• TASK LIST:
1/ In the essay on driver training, how long did the author's driver education program last three decades ago?
2/ Reproduce word for word the part of the essay on driver training from "Next she took" up to and including "operate a vehicle.".

• READING TEXT:
Last year, my eldest daughter got her driver’s license. And as part of that process I got an eye-opening look at how the Commonwealth of Virginia expects new drivers like her to get the training they need to operate vehicles safely on U.S. roadways.
I say “eye-opening” because – back when I got my license three decades ago – I went to a solid six weeks of “driver education” over the summer at our local high school; five hours a day, seven days a week, with about 45 minutes a day with me behind the actual wheel of a car. It proved a complete “soup-to-nuts” training program that turned me into a good, safe driver (though I disliked my instructor at the time).
Not so today. My eldest first spent a semester of classroom time being taught about traffic laws, safe vehicle operation, etc., followed by a mandatory 90 minute session of parents and their drivers-to-be watching videos about distracted and drunk driving.
Next she took – and passed – the written exam at our local Department of Motor Vehicles (DMV) office to obtain her learner’s permit.
Whew, I said to myself; now all she has to do is take the “Behind the Wheel” one-week physical driving course; the one that would teach her how to operate a vehicle.
At first I thought, “well, a week isn’t all that much” in terms of learning how to drive a car, but hey; maybe there’ve worked out a system after years of research. Heck, it’s said the U.S. Air Force’s pilot training program is so good it can take any qualified individual and get them flying aircraft safely in 22 weeks. Maybe something similar is at work here, I thought.

(Dataset excerpts)
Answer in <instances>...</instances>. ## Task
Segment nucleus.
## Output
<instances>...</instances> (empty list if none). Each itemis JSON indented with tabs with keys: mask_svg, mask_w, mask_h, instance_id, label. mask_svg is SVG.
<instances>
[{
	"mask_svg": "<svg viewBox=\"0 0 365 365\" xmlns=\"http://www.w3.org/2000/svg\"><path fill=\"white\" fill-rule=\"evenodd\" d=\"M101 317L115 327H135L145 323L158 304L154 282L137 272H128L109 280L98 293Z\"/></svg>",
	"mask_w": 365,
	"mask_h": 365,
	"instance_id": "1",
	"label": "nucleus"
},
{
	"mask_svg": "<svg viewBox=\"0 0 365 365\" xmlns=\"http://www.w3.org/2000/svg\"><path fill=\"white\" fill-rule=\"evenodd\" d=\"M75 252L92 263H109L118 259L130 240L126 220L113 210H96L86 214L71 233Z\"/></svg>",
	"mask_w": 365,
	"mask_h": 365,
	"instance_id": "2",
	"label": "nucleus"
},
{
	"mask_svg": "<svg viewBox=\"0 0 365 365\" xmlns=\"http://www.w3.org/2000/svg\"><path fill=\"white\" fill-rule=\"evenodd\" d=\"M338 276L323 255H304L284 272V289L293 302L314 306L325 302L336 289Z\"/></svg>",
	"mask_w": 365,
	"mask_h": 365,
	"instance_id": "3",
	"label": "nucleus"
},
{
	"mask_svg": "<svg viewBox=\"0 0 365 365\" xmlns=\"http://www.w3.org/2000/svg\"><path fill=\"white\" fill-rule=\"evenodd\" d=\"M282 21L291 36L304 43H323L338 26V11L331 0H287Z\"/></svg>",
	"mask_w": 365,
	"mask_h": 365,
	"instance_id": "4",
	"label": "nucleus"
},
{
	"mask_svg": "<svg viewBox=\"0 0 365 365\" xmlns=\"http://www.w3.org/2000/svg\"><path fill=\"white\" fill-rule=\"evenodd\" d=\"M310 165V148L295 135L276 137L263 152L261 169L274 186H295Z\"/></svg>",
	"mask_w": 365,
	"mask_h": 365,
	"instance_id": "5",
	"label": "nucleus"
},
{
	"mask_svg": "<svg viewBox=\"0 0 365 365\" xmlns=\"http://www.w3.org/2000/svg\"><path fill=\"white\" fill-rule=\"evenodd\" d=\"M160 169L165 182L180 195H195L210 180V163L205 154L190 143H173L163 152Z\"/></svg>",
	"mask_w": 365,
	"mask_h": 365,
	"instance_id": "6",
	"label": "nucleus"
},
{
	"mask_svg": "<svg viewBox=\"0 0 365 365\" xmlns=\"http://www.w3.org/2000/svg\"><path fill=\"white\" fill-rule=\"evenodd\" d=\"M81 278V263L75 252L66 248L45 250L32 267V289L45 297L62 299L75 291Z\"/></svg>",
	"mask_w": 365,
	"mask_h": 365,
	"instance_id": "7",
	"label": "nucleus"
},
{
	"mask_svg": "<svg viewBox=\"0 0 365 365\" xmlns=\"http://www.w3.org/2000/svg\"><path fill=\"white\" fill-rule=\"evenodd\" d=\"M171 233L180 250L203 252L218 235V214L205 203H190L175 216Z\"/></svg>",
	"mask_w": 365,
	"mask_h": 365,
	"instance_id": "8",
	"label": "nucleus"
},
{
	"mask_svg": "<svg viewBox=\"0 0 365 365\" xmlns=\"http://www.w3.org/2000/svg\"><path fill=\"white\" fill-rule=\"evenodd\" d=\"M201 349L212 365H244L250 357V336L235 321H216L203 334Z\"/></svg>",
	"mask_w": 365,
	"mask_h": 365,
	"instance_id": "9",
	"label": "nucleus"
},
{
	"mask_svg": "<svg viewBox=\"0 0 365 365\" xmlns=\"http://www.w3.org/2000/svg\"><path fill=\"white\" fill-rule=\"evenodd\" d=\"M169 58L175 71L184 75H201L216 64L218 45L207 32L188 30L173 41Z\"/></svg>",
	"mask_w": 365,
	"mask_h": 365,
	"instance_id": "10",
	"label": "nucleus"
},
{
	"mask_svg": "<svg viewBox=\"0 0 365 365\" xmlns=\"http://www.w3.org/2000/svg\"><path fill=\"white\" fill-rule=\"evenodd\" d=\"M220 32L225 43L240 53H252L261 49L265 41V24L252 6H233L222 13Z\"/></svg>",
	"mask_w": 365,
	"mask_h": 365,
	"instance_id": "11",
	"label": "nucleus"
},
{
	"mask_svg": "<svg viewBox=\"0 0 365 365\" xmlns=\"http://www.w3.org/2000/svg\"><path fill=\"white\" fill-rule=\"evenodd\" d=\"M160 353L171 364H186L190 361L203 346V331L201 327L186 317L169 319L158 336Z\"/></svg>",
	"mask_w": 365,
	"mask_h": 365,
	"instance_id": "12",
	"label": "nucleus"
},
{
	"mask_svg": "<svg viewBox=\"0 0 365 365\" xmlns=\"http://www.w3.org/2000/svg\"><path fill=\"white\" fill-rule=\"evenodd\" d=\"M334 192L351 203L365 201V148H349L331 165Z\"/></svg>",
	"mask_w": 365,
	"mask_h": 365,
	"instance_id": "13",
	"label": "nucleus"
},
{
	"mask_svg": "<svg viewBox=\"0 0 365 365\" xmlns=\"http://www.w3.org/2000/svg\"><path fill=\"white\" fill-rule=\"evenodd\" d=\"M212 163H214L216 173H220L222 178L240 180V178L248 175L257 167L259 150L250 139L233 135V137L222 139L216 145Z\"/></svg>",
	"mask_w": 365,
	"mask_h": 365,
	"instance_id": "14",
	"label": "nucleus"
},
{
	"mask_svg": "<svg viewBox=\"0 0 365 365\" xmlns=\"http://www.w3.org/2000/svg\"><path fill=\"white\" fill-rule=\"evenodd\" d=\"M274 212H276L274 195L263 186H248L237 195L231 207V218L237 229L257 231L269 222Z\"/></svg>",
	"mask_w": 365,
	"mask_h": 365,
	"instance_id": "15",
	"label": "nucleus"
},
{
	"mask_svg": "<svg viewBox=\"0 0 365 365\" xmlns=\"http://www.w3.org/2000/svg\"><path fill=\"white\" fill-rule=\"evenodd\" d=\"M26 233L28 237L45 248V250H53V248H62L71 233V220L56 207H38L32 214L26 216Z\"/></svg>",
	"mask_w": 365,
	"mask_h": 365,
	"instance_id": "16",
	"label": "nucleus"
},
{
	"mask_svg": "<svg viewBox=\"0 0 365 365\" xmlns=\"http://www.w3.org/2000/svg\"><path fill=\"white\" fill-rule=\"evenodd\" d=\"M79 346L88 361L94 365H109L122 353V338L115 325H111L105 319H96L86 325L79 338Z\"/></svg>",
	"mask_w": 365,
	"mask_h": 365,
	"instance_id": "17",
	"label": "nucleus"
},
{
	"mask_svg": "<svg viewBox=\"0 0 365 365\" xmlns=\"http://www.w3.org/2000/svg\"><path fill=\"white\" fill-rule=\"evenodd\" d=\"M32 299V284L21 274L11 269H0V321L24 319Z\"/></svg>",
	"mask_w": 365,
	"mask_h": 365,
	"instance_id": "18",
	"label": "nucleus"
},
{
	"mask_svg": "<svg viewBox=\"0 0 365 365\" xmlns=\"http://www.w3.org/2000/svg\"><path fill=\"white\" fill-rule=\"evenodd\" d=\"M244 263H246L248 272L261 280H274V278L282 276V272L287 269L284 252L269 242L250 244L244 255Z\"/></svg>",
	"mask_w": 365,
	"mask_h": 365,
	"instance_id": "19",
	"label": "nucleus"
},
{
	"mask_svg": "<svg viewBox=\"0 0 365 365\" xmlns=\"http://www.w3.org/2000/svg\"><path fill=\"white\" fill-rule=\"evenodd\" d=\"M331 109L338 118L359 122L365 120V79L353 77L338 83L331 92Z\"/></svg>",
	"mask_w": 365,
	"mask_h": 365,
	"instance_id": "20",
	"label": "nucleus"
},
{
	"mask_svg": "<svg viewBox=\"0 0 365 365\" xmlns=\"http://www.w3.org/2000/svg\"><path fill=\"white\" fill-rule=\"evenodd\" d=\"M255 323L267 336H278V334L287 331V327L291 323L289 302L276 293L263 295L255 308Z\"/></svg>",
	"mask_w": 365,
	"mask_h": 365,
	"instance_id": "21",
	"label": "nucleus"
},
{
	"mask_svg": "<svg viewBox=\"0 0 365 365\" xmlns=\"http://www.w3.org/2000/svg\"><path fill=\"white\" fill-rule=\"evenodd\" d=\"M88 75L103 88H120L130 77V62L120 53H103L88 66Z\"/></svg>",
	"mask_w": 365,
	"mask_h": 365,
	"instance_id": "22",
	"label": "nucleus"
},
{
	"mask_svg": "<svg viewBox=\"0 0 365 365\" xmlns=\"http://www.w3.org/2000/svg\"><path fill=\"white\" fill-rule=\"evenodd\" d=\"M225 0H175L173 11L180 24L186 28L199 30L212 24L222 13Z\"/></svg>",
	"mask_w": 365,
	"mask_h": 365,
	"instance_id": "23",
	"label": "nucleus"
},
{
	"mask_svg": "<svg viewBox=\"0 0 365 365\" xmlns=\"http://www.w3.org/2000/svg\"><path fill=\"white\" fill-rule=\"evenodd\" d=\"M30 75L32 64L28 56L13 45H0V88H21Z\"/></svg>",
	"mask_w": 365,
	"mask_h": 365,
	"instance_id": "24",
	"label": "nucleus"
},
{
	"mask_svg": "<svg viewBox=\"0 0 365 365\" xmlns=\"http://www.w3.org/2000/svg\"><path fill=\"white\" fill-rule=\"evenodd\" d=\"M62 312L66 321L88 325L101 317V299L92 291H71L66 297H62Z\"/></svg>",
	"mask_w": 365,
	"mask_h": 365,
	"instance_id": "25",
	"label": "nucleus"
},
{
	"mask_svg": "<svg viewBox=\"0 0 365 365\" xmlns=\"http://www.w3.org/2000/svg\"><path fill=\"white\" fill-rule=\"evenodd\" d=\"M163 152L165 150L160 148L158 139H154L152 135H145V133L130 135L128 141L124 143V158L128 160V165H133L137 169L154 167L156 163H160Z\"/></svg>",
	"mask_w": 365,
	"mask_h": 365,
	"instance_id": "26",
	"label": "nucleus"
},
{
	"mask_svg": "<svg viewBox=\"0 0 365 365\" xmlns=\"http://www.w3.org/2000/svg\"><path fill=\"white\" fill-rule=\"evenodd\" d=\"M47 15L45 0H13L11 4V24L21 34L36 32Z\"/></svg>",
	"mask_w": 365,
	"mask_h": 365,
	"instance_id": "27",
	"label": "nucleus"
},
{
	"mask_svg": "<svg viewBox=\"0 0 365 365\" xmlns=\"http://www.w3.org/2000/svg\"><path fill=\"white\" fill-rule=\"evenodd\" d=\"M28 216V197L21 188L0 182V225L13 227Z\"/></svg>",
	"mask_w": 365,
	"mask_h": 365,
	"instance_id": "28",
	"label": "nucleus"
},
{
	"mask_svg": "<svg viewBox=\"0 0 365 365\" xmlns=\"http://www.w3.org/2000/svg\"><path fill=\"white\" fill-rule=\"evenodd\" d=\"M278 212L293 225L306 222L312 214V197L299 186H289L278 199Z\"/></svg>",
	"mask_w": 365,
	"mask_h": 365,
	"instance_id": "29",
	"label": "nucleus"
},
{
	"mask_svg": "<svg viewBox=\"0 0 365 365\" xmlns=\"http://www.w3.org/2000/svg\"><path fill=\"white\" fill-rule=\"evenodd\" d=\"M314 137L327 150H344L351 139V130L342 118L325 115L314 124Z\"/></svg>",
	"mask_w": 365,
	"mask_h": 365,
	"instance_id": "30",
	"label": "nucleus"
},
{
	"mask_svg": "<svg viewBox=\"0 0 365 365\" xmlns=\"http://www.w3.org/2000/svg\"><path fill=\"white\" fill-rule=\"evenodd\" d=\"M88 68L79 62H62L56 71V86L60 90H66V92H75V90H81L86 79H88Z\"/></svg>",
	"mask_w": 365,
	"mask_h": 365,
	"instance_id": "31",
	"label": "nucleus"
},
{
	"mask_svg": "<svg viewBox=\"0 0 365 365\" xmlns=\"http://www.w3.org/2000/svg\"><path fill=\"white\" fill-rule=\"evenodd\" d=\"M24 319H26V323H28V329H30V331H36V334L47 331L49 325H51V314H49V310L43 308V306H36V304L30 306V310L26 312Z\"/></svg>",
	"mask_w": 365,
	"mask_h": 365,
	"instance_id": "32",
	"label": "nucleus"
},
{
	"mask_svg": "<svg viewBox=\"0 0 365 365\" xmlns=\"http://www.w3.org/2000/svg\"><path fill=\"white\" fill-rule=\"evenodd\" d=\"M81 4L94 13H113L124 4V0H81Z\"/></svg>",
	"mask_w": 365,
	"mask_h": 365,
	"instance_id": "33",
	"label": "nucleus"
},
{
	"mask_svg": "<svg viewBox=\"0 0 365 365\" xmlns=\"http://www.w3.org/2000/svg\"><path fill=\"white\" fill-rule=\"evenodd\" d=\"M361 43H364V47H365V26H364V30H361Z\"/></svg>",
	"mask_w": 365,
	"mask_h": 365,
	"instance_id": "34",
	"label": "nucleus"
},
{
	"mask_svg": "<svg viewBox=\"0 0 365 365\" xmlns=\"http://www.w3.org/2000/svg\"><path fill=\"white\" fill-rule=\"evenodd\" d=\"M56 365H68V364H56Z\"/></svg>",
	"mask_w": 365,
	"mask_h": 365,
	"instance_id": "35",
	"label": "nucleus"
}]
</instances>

• OUTPUTS:
1/ A solid six weeks over the summer, five hours a day, seven days a week.

2/
Next she took – and passed – the written exam at our local Department of Motor Vehicles (DMV) office to obtain her learner’s permit.
Whew, I said to myself; now all she has to do is take the “Behind the Wheel” one-week physical driving course; the one that would teach her how to operate a vehicle.